DHG will target assets that have CMBS debt coming due and franchise-required PIP’s that will not be meet by the current ownership, creating a pressured selling environment and an Opportunistic Buying Opportunity for DHG. The Managers will—on a disciplined basis—utilize their knowledge of real estate and Hotel Operations to focus on opportunities that blend near-term return opportunities provided by existing assets with select ground-up opportunities that create value but take longer to realize returns to the Fund or individual assets.
The real estate model will be one that directs its focus on existing properties where value can be added, but that are below the radar or desire of large institutional or Wall Street buyers on a single asset basis. The typical asset would be a minimum size of 50 keys, ranging upward to 500 keys, with a value of $4 to 50MM. The Venture will seek middle market hotels such as Hampton Inns, Holiday Inns, Best Westerns and similar middle-tier flags of the upper-end brands such as Spring Hill Suites. In this market, there’s less yield compression than in the top-tier sector, similar to what is now occurring with up-branded Hilton and Marriott products. We will seek opportunities in this sector where we can add value through implementing renovations, product improvement plans, and overall operating efficiencies and revenue growth.
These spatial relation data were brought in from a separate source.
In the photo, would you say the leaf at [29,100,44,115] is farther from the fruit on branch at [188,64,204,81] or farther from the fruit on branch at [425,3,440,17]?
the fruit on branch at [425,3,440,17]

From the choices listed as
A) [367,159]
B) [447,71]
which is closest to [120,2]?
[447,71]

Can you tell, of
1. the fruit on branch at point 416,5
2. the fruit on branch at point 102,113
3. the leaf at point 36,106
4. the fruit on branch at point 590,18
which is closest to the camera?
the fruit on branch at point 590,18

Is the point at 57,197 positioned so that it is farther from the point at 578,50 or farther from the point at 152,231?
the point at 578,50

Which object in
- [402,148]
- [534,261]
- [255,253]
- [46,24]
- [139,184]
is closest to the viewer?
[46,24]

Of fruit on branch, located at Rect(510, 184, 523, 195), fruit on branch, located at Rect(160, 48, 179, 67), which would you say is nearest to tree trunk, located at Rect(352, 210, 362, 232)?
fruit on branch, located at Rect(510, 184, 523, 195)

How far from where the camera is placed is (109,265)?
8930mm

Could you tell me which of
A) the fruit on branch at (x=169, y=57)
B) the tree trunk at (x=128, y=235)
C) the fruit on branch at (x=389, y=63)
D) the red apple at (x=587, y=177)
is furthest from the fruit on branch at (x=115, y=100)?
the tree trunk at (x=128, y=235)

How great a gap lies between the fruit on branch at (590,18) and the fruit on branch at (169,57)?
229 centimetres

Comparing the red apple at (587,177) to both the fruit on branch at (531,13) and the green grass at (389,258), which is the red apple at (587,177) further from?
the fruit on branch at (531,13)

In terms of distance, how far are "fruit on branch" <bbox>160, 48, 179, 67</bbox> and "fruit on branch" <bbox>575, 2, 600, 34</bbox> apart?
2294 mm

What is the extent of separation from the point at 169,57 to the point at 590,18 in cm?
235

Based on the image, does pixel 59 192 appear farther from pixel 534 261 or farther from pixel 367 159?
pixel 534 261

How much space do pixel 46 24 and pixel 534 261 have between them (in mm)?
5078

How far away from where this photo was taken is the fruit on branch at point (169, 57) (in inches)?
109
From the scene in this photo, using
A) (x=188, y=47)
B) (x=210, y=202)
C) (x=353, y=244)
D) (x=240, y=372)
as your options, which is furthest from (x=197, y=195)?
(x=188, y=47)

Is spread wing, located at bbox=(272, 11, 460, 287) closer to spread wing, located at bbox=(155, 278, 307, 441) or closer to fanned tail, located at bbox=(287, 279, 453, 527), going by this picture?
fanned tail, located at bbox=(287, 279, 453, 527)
Where the demand and opportunity warrant, DHG will build from the ground up or convert non-Hospitality Real Estate into hotels.
It is our firm belief that by diversifying our portfolio across various brands’ levels that DHG will mitigate the downside risk potential while increasing the opportunity for yields over our targeted yield structure.
In summary, our strategy will be one of buying at a pricing level where we can create value by enhancing the net operating efficiencies and exit at the appropriate time. To a lesser extent, DHG will selectively develop or convert where the opportunities with demand generators make a compelling case.